February 08, 1998|By Candus Thomson | Candus Thomson,SUN STAFF
A man's home is his castle, but that's not necessarily seen as a good thing in parts of Montgomery County.
A loophole in county law allows owners of houses built before 1954 to tear them down and erect almost any size structure they want. In Montgomery, where land in and around the Capital Beltway is as rare as political ethics, that can mean huge houses on little lots.
"They loom over neighbor's houses, making them look like servant's quarters," complained Norman Knopf, a lawyer and Chevy Chase resident who drafted a county bill to halt so-called "mansionization" in older neighborhoods.
Without the curbs, say the bill's supporters, oversized houses will destroy the character of communities like Bethesda and Silver Spring, drastically reduce the stock of moderately priced dwellings and force tax assessments up and older residents out.
But builders and some residents contend that the bill is the work of "self-appointed zoning terrorists" who want to infringe on the rights of property owners.
The bill, which is sponsored by three Montgomery County Council members, drew more than 100 residents and developers to a hearing last fall.
"You're using a sledgehammer to push in a thumb tack," Ken Malm, a Bethesda resident and builder, said. "This bill discourages investment in older communities."
The heated debate and opposition by the Montgomery County Planning Board, which considers the bill's language too broad and difficult to administer, prompted the council to appoint a citizens' panel to work out a compromise.
A similar episode played out about six years ago in Eastport, a one-time working-class Annapolis neighborhood being gobbled by developers building expensive waterfront homes and condos.

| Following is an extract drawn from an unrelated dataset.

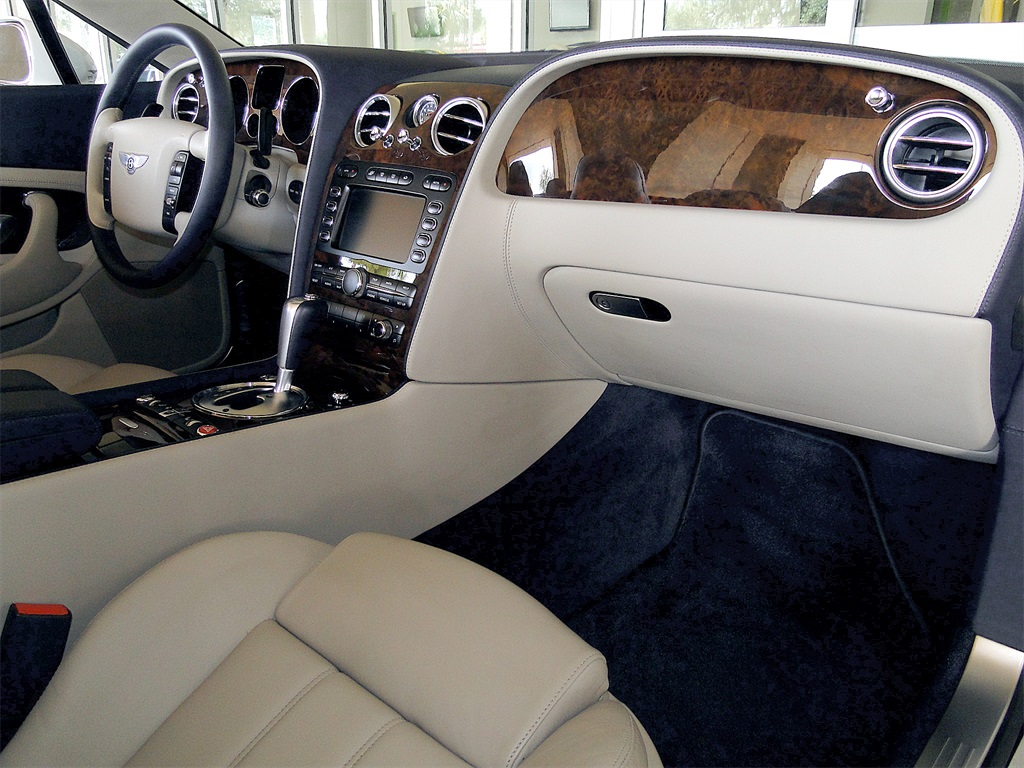 2007 Bentley Continental GTC - Photo 31 - Naples, FL 34104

The solution won Annapolis planners the 1997 Innovation in Zoning Award from the Maryland chapter of the American Planning Association.

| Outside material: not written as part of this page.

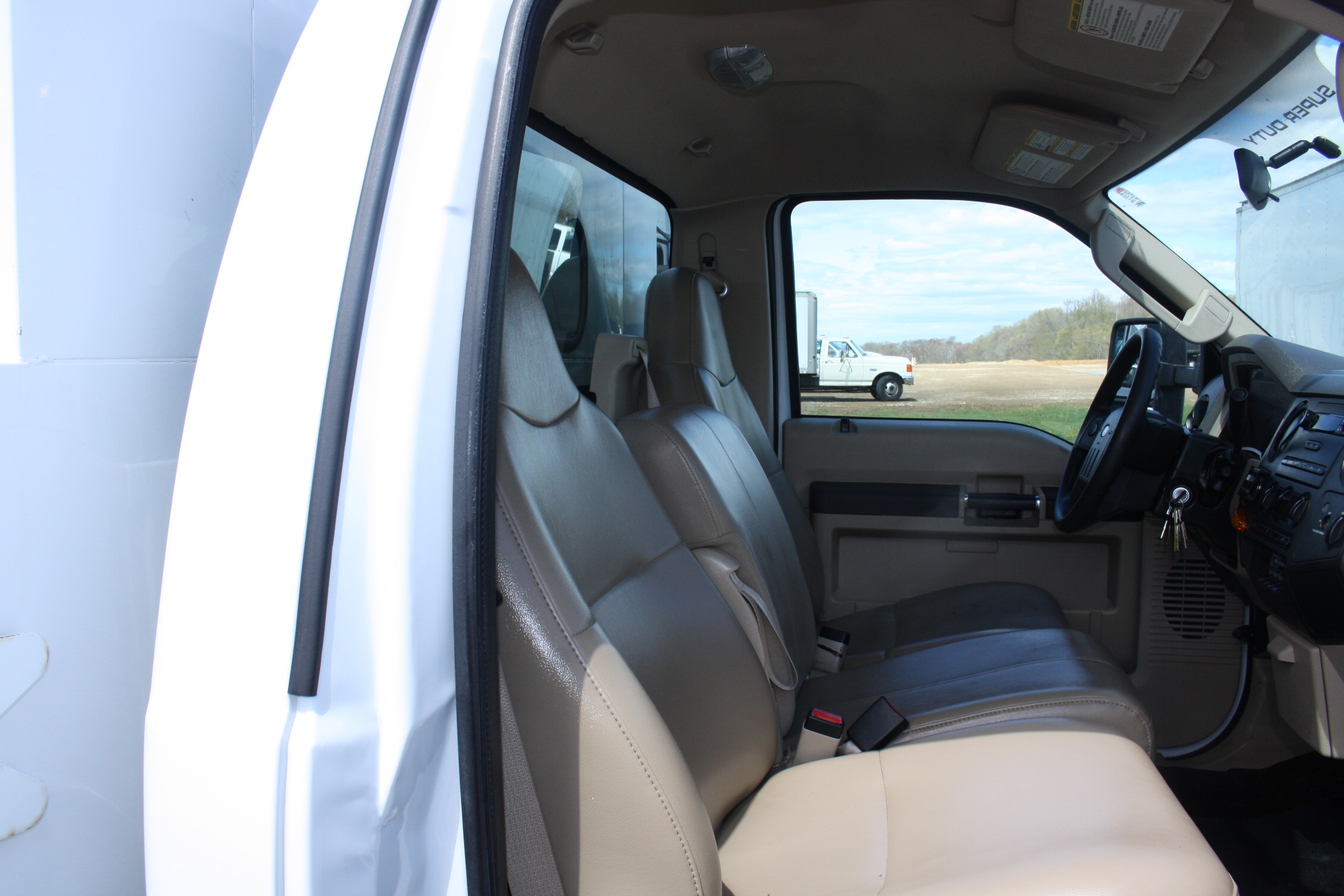 IMG 3529 - 2008 FORD F450 ENCLOSED WALK IN UTILITY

"Eastport property got really hot," recalled Jon A. Arason, city planning director. "People were buying old houses and tearing them down. Zoning was working against the neighborhood. The new houses were totally out of character."

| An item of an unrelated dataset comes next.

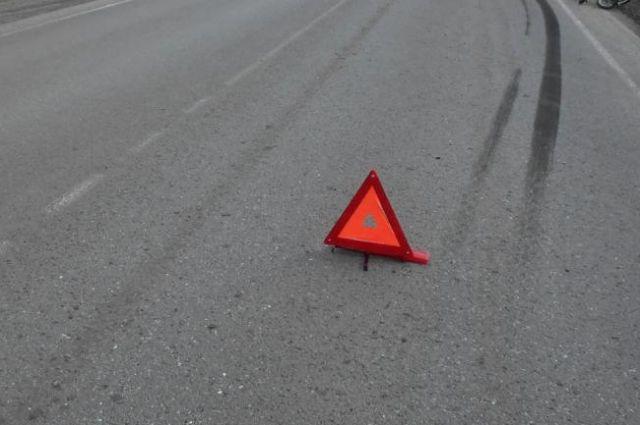 В районе улиц Мельникайте и Дамбовская в Тюмени перевернулся Mercedes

Annapolis zoning regulations encouraged modern suburban development, not small-town growth, Arason said.
Neighborhood preservationists were reluctant to go the route of establishing a historic district because they can turn into rule-laden bureaucracies.
Simpler is better
"Our philosophy was the simpler, the better," Arason said. "We wrote zoning that says the form of the neighborhood dictates what is allowed there."
The Eastport Residential Conservation Overlay District, which covers the heart of the peninsula bordered by Spa Creek and Back Creek, "ensures houses in the neighborhood are compatible in their mass and scale and character."
To comply, a new home cannot exceed the average bulk (height and scale) and property setbacks of the block. Plans are subject to a compatibility review by the city planning staff.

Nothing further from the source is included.